Dual dynamic kernel filtering: Accurate time-frequency representation, reconstruction, and denoising

Abstract

Time-frequency analysis plays a critical role in characterizing non-stationary signals such as electrocardiograms (ECG), where both spectral and temporal details are paramount. In this study, we introduce Dual Dynamic Kernel Filtering (2DKF) for time-frequency decomposition, emphasizing how kernel selection influences signal representation, reconstruction accuracy, and overall filtering performance. To overcome the limitations associated with signal-dependent single-kernel methods, we propose an innovative Dual hybrid kernel strategy that adaptively integrates multiple kernel functions to capture a wide array of signal characteristics. This approach significantly improves temporal alignment via Dynamic Time Warping (DTW), robustly preserves signal distributions as evidenced by quantile-quantile (QQ) plot analyses, and maintains high frequency fidelity during the filtering process.
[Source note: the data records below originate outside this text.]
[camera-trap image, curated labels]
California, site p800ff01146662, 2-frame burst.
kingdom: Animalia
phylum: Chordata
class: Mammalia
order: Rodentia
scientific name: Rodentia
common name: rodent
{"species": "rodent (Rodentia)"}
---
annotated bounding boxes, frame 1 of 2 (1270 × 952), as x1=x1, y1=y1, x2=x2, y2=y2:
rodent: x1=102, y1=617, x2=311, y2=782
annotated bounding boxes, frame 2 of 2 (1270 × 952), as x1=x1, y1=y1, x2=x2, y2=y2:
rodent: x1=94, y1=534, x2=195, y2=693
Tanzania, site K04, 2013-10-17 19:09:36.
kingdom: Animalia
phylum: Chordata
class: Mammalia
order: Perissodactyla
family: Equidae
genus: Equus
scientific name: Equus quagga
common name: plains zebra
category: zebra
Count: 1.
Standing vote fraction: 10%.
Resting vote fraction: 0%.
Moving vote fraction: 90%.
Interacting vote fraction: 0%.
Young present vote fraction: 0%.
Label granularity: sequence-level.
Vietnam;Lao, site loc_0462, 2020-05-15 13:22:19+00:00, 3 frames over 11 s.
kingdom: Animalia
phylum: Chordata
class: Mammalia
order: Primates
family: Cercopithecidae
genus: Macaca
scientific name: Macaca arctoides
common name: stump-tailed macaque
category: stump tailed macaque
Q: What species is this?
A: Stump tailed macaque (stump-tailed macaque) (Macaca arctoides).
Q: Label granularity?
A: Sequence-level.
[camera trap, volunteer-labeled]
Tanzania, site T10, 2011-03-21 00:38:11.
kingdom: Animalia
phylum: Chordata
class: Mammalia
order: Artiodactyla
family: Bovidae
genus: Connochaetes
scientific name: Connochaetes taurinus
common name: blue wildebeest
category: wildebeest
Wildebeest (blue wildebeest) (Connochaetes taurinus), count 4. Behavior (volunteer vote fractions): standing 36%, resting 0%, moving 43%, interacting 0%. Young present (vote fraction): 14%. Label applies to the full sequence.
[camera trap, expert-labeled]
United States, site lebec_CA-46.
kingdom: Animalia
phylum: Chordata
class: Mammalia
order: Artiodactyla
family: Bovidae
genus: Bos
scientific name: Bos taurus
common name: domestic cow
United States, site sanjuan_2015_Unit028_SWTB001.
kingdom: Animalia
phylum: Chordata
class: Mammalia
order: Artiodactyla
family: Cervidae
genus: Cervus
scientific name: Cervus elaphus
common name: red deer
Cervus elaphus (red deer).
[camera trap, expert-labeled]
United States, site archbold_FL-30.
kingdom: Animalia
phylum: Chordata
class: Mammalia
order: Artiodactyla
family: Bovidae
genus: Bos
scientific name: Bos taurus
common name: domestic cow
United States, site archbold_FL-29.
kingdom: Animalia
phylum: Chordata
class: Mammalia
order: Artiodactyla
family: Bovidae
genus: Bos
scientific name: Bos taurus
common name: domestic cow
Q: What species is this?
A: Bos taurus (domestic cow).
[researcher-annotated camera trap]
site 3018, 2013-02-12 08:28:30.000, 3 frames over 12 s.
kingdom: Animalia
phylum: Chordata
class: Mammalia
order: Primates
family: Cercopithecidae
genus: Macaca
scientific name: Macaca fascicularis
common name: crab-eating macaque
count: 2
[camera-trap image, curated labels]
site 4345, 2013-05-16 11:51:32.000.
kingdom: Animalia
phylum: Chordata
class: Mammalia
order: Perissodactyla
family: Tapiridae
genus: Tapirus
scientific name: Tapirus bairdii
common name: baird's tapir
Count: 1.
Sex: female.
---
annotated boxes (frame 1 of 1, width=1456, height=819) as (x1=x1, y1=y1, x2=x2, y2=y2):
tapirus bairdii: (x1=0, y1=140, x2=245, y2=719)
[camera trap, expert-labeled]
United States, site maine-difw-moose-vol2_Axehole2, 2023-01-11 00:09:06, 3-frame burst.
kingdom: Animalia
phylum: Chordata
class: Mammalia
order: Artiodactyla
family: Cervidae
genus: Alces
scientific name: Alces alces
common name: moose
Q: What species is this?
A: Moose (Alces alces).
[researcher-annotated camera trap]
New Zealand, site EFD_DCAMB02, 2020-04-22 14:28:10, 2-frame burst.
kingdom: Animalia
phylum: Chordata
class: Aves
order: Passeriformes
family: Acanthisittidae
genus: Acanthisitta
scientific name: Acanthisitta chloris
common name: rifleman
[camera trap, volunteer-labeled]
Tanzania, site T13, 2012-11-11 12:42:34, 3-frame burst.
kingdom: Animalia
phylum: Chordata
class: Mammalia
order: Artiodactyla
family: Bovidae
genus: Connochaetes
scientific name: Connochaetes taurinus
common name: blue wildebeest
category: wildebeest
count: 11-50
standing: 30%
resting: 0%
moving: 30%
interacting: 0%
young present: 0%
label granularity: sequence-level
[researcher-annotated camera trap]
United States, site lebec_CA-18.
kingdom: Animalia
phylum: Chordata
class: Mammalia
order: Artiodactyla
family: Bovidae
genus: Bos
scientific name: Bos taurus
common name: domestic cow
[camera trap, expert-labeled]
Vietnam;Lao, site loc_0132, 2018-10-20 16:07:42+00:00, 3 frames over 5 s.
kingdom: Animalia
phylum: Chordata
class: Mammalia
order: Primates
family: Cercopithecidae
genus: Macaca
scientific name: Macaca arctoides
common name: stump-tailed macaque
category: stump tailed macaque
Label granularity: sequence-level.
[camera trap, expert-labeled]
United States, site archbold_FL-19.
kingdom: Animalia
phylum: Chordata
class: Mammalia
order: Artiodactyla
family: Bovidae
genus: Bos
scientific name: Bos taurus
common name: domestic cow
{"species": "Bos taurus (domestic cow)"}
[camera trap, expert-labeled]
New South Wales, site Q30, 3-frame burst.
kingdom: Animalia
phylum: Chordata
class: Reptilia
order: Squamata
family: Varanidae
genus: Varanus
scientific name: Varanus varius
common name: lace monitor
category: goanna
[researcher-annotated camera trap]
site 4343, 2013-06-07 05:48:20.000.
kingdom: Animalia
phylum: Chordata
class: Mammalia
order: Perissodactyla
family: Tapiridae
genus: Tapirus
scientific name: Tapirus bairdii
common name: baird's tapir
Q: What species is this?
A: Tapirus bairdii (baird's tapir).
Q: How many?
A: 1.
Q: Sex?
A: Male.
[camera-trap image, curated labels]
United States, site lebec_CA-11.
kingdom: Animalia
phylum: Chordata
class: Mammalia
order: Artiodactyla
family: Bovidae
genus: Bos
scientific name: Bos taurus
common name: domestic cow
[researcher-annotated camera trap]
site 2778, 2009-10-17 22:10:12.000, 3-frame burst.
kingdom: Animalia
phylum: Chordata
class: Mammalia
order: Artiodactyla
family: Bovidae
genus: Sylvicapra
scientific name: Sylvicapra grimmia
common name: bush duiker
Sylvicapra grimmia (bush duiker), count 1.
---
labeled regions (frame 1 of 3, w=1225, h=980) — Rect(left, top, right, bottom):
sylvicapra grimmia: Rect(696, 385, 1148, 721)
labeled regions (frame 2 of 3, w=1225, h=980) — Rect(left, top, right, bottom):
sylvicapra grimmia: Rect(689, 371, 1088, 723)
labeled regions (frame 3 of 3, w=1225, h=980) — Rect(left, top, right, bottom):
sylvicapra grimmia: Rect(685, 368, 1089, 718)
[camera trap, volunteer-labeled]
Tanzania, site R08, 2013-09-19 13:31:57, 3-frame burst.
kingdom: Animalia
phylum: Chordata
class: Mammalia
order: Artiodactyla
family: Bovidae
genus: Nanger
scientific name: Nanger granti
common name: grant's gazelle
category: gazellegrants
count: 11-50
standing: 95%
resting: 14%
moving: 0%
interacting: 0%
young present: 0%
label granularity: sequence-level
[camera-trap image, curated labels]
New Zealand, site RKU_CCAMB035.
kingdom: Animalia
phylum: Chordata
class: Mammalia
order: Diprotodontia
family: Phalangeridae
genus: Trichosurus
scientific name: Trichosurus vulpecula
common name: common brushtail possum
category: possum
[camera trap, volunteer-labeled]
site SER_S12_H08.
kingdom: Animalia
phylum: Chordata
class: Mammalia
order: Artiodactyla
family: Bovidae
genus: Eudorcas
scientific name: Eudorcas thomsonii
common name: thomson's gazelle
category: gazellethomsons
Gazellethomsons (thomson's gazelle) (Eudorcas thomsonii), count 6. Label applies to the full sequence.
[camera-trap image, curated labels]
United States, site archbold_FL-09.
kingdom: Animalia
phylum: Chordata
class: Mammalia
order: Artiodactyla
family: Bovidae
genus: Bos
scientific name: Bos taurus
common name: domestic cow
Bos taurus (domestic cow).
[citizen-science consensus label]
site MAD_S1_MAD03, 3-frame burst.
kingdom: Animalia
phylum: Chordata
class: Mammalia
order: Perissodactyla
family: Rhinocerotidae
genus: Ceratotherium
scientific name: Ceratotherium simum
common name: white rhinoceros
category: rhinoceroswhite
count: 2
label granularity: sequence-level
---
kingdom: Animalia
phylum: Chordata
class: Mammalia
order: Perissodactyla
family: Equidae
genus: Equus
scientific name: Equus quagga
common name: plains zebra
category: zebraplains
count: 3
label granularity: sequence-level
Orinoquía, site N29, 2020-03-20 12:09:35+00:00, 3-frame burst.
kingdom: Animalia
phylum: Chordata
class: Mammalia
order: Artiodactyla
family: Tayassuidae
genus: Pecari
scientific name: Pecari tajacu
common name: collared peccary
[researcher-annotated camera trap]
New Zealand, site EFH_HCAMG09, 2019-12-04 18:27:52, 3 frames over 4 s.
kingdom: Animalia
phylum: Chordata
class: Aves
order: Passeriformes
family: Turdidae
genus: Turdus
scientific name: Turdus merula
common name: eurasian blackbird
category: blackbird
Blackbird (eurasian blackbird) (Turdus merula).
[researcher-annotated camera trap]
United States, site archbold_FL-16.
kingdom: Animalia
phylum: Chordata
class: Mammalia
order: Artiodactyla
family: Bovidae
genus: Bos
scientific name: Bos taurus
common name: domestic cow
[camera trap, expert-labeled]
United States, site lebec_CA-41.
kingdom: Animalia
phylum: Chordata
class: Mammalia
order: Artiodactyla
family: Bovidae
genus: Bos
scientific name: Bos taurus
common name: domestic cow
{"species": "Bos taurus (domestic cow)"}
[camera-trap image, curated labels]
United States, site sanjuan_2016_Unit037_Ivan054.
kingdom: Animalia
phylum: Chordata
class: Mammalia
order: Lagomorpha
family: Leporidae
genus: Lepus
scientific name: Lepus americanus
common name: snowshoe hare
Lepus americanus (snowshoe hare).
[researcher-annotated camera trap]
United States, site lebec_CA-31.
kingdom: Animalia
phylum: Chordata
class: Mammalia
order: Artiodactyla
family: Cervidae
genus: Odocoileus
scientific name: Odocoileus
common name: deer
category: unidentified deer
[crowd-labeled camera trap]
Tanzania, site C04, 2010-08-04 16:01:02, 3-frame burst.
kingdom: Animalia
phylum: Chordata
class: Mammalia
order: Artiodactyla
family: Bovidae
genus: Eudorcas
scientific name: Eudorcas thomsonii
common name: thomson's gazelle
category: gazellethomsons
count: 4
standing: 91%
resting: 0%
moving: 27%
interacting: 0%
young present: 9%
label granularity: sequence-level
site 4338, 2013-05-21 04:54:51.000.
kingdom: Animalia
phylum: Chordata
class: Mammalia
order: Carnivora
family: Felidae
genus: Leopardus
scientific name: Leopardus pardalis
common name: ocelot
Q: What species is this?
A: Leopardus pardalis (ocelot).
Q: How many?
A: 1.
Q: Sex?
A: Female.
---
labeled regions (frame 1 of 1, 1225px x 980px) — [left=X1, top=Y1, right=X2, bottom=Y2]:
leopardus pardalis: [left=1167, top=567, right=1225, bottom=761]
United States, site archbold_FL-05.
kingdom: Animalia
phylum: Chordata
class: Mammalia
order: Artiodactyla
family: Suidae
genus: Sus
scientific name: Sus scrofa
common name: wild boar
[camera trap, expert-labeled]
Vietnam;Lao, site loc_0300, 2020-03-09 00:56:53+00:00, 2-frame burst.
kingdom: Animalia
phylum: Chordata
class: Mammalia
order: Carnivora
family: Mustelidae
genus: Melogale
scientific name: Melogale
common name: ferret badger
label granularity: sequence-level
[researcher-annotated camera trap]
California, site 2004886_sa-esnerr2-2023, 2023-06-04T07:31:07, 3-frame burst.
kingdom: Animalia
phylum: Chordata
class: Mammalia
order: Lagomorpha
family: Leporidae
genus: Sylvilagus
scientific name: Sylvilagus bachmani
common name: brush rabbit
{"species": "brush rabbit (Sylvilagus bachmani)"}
Extensive experimental comparisons against traditional discrete wavelet transform (DWT) and S-transform filtering, conducted under varying noise conditions, including synthetic noisy ECG with white noise, colored noise (brown and pink), and naturally noisy ECG, demonstrate that our dual hybrid kernel method substantially enhances robustness and consistency in signal reconstruction. Furthermore, we compare our approach with Recursive Multikernel Filtering (RMKF) technique for a benchmark nonlinear signal corrupted by structured noise, alongside wavelet and S-transform techniques. Evaluation metrics, including normalized mean square error (nMSE), root mean square error (RMSE) and correlation coefficients, confirm the superior performance of the proposed approach. These promising results underscore the potential of our method as a powerful tool for the time-frequency analysis of non-stationary signals, with significant implications for advanced ECG signal processing and other biomedical applications.